Director Aaron Schneider and screenwriter Hanks are not interested in telling a complicated story. This is about getting from point A to point B. It’s also about a man assuming his first command and his first crossing through hostile waters. He is scared but he cannot show it to his crew of mostly boys.
The Battle of the Atlantic ended up costing tens of thousands of lives and Greyhound nails the terror of being hunted by submarines during rough seas at midnight. It’s a movie about sonar pings and coordinates and steely-nerved men working together to survive.
The dialogue is mostly commands and updates and Tom Hanks’ character occasionally quoting scripture. It is an excellent war movie about men under pressure but never cracking.
The movie doesn’t waste time on backstory or historical context, either. There is one flashback scene between Hanks and a love interest played by Elizabeth Shue in what amounts to a brief cameo. The point of the scene: Hanks’ character really loves boats.

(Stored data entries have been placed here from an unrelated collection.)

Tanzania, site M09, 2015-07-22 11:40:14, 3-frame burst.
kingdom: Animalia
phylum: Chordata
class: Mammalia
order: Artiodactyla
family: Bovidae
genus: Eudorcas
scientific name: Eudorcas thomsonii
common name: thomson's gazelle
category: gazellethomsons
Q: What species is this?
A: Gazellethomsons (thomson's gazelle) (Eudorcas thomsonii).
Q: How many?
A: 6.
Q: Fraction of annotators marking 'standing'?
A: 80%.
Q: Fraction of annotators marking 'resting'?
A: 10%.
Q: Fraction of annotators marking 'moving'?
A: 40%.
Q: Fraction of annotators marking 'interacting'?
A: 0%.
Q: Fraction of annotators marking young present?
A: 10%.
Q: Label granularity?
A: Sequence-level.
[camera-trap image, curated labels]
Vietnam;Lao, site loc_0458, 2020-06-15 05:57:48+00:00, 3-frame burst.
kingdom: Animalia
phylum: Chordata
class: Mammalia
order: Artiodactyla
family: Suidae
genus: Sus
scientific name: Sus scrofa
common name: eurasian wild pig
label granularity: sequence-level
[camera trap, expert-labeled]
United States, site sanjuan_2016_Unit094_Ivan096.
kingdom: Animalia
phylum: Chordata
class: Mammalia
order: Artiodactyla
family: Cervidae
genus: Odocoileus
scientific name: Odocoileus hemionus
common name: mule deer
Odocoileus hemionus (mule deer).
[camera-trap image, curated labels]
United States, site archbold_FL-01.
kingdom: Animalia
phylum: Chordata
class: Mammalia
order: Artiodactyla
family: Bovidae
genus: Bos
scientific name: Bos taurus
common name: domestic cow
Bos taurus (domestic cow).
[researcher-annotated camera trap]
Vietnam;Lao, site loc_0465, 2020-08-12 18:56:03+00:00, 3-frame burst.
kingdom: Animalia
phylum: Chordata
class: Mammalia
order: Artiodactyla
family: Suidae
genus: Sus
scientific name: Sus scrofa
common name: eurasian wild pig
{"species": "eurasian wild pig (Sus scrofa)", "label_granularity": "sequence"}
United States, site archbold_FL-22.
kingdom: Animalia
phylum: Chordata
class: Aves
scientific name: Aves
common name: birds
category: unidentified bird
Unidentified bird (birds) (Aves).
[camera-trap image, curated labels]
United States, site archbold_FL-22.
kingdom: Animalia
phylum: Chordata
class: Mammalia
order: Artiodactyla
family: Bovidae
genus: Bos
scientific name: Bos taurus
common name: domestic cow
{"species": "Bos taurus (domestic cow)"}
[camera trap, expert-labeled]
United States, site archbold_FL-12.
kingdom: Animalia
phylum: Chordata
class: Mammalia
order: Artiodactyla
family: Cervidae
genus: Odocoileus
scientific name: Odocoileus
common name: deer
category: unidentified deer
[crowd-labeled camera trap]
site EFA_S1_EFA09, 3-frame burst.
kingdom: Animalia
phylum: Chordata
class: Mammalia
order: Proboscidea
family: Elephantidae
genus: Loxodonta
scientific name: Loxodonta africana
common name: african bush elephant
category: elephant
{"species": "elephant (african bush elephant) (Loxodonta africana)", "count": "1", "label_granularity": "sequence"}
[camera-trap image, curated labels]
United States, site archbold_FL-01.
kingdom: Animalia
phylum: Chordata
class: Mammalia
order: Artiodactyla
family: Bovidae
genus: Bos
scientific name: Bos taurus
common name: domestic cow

One of the only subplots in the movie concerns Hanks’ messman Cleveland, a Black man assigned to feed and care for Captain Krause when he’s not helping reload guns on the deck. The army of World War II is still a segregated one and will remain so until 1948. In the few scenes between Krause and Cleveland, you see the racial pecking order within the Navy’s rigid hierarchy, and you feel for Cleveland, who bravely serves his country.
But this history lesson is implied, it is never announced. I think this is meant to be subtlety. Except Greyhound is not a subtle movie.
It’s a straightforward Nazi-killing war movie designed to show off Tom Hanks’ talent for re-creating forgotten men with moral codes. I don’t want to romanticize mid-century American men too much. They were red-meat eating misogynists who sucked down cigarettes like the cancerous anxiety-soothing drugs they are before dropping dead of a heart attack at 50 years old. They did the best they could, which included giving the world nuclear weapons. A few dreamed of a more equal world though.
There are worse worlds than one where men compete to express their values, and then live up to them. Actually, we’re living in one of those worse worlds. I don’t think modern men try for shit. How’s that for virtue signaling?
I think I may be on the wrong side of history though. In 50 years, people will question whether World War II ever really existed. Old movies about strong, silent soldiers who did their duty will become fictions, like knights-errant. Virtue signaling will no longer be an insult between men because virtues will be forgotten, too.